A 3-D mathematical model was developed for the batch reactor of low temperature aluminum electrowinning using ionic liquid electrolytes. This model describes the deposition process by incorporating the mass transport of participating ionic species, homogeneous chemical reactions within the diffusion layer, and the associated electrochemical kinetics. Processing parameters, current and potential distribution, species concentration, fluid flow distribution, and electrode spacing were evaluated for the optimal reactor performance. The results indicated that the electrode spacing significantly affects the electrolyte fluid flow and current density distribution. The parallel electrode configuration (in line with electrolyte inlet) improved the convection and resulted in uniform current density distribution and electrolyte fluid flow. However, for this electrode configuration, electroactive species distribution was most favorable between the electrodes.
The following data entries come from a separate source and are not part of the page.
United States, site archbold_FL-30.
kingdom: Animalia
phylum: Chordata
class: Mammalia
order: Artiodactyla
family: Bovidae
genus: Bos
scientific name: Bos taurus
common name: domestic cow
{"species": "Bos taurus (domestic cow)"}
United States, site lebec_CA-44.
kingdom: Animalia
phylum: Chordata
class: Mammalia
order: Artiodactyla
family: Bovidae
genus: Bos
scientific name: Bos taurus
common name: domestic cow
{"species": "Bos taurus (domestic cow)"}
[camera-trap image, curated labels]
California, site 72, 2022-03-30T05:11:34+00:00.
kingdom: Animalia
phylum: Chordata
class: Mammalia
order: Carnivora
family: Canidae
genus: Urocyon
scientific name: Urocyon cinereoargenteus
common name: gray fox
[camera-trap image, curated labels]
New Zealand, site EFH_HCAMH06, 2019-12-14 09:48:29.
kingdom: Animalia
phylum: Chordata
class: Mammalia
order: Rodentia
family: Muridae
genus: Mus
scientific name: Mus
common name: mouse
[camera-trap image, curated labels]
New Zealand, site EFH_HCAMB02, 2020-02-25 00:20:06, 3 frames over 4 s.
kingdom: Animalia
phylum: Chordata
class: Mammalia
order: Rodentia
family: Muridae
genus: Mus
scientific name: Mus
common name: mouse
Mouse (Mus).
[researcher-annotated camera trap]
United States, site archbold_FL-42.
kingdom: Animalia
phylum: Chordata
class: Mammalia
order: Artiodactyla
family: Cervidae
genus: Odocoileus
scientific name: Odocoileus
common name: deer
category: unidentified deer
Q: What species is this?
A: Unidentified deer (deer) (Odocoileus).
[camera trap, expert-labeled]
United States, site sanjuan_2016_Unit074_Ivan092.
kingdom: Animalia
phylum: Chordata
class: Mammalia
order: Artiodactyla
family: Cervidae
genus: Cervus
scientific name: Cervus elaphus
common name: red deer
Perpendicular configuration of electrodes resulted in a more non-uniform fluid flow within electrolyte domain, and it has a potential to cause non-uniform deposits. Aluminum electrowinning experiments were conducted using batch reactor at 80 °C, electrolyte flow rate of 5–20 ml/min, and applied cell voltage of 3–3.5 V. Good agreement was obtained between the model and the batch aluminum electrowinning experimental results.